Revista Cultura y Ocio

El chico de la tercera fila – @Macon_inMotion

Por De Krakens Y Sirenas @krakensysirenas

El suave traqueteo del tren partiendo en dos el horizonte no impedía a los pocos pasajeros del vagón sumirse en sus propios mundos. Tan sólo eran las ocho de la tarde, pero la sensación de estar viajando de madrugada era dominante. La temperatura era baja en el interior y el chico de la tercera fila de asientos se estremecía ligeramente mientras abrazaba una mochila de color granate. La mochila era el único toque de color puesto que vestía de negro de los pies a la cabeza. Iba en posición casi fetal, con las deportivas apoyadas en la parte trasera del respaldo del asiento anterior. Las sombras negras de los árboles cruzaban su ventana a toda velocidad como fotogramas de una película de principios de siglo XX y el cielo, cada vez más negro y menos azul, enmarcaba su rostro de pómulos marcados y mirada turbia. Un hombre estiraba las piernas en el compartimento entre vagones, apenas una vaga silueta. La cara de una mujer, iluminada por la luz azul de su smartphone, viajaba en el otro extremo. Varios bultos más, la mayoría personas dormitando, completaban el vagón, que viajaba con menos de la mitad de los asientos ocupados.

El chico, lentamente, abrió su mochila y examinó el interior. Todo parecía en orden puesto que a continuación volvió a cerrarla. Repetía el gesto mecánicamente cada cierto tiempo, con miedo de que parte de su contenido hubiera desaparecido. El reloj digital de color verde oliva que había encima de la puerta del vagón seguía avanzando y aún quedaba toda la noche por delante.

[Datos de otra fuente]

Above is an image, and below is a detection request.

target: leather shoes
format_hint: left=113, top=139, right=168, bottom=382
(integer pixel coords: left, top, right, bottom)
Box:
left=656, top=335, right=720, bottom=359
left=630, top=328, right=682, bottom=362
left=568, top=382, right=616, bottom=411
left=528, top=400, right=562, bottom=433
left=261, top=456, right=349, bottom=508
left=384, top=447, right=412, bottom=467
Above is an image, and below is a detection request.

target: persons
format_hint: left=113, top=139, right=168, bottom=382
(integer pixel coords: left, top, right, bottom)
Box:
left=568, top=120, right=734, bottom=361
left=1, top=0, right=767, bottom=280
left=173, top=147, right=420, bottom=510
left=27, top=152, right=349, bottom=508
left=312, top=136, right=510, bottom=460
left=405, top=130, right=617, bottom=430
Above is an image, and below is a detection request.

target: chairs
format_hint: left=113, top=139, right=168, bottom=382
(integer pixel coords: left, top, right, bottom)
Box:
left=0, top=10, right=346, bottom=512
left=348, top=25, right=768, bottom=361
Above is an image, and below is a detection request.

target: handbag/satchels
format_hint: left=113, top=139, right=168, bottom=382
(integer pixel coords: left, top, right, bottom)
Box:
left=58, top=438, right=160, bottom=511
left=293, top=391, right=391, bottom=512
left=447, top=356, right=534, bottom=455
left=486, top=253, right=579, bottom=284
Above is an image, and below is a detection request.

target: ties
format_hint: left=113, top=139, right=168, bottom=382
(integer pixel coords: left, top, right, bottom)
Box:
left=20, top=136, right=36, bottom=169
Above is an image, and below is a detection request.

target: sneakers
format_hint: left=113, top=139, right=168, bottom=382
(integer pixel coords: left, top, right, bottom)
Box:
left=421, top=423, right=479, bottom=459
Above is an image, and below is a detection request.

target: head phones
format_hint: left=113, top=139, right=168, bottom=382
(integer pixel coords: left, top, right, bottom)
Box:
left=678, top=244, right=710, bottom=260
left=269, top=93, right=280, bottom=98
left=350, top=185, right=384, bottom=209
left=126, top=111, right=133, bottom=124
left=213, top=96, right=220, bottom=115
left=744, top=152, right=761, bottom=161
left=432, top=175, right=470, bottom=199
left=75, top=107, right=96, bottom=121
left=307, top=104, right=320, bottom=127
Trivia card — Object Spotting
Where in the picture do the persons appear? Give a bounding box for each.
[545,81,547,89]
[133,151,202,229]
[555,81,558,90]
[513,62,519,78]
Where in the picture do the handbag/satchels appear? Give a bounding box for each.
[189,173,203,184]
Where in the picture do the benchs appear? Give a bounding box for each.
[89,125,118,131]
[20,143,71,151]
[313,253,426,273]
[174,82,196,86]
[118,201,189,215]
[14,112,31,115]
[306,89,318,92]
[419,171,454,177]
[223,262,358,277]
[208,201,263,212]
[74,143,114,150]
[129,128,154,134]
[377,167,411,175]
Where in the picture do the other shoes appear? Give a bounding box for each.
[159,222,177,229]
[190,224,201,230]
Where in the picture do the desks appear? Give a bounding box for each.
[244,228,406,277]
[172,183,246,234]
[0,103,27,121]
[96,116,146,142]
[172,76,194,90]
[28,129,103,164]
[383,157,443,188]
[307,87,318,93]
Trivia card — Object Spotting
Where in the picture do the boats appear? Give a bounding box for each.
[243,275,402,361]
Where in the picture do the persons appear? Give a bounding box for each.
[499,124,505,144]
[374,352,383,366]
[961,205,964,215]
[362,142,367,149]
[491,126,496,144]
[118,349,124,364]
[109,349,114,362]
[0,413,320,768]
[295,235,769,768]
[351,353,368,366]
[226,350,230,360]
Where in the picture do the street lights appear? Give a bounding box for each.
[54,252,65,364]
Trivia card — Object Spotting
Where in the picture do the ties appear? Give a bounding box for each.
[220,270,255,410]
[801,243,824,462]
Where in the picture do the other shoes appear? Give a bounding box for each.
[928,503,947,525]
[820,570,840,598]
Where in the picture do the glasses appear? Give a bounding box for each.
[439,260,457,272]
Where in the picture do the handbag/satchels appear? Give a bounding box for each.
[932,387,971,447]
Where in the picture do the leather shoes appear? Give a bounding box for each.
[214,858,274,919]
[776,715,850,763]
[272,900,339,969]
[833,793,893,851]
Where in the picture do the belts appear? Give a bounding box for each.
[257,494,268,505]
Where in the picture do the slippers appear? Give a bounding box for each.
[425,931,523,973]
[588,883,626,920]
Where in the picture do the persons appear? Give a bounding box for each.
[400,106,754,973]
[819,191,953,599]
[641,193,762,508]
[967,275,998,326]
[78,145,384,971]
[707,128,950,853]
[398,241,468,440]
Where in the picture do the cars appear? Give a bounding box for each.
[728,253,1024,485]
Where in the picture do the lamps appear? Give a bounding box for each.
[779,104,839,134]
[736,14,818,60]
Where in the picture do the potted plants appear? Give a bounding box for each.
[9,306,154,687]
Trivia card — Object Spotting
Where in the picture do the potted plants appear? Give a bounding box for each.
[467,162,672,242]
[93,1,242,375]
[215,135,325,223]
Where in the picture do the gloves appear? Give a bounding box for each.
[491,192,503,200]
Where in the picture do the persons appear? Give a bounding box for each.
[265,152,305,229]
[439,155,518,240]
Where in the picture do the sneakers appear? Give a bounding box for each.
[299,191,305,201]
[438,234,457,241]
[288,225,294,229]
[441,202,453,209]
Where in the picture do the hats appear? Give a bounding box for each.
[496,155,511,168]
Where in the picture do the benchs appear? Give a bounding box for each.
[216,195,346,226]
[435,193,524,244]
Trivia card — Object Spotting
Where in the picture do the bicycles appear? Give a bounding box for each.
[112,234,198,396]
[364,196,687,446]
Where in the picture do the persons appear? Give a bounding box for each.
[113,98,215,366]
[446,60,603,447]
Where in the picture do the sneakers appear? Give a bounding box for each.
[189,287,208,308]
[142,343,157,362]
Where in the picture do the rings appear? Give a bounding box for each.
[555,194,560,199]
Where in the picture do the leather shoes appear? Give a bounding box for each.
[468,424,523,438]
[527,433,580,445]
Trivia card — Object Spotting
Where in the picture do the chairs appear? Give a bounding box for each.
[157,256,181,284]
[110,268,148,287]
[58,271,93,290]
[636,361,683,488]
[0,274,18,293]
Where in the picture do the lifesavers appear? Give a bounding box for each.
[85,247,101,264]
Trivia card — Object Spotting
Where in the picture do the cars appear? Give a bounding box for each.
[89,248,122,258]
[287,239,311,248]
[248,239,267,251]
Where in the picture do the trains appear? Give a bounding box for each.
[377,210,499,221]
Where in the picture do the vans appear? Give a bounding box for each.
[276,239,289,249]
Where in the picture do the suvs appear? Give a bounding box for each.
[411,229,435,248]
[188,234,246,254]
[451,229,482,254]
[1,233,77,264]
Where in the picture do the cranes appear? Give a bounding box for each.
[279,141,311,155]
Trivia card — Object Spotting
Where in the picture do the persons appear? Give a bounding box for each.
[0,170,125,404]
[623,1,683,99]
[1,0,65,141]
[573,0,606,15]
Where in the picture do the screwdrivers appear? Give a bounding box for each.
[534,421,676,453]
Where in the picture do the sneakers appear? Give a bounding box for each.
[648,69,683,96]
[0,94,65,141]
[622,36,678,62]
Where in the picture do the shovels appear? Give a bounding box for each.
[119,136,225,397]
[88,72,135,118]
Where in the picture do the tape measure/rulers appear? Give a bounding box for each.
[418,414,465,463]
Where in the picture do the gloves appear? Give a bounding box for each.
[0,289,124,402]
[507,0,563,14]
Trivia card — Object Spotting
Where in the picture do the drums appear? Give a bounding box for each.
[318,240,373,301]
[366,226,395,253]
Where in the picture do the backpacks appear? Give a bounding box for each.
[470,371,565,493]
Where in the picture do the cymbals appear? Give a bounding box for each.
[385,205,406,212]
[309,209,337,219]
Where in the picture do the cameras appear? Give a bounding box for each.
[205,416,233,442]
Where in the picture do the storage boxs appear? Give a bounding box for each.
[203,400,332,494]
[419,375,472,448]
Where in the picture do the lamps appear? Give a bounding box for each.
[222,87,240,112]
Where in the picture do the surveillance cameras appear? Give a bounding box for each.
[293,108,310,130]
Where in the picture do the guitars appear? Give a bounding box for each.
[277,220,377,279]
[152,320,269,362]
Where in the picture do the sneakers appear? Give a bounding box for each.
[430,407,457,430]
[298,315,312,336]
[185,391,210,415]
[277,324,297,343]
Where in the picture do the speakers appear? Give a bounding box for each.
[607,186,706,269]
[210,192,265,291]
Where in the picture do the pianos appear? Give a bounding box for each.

Su abuelo había muerto. El anciano de casi cien años, había guardado durante toda su vida esa mochila granate que el joven llevaba celosamente consigo. Dentro, el uniforme completo y perfectamente doblado que le había pertenecido durante las guerras. Durante la guerra. Porque como él le había dicho horas antes, todas son la misma. A pesar de estar pulcramente doblado, conservaba unos enormes manchurrones oscuros. Se trataba de sangre reseca, perteneciente a la única persona a la que su abuelo había matado. Sangre de una persona muerta hacía más de medio siglo. Sangre de una persona cuya muerte llevaría en su conciencia toda la vida, como pesado recordatorio del envilecimiento al que era capaz de llegar el ser humano.

Y ahora el tren lo llevaba de vuelta a casa con una mochila llena de culpa y con la promesa de no olvidar. Puesto que nadie desaparece del todo mientras alguien lo recuerde. Por eso su abuelo nunca quiso lavar la sangre de su uniforme.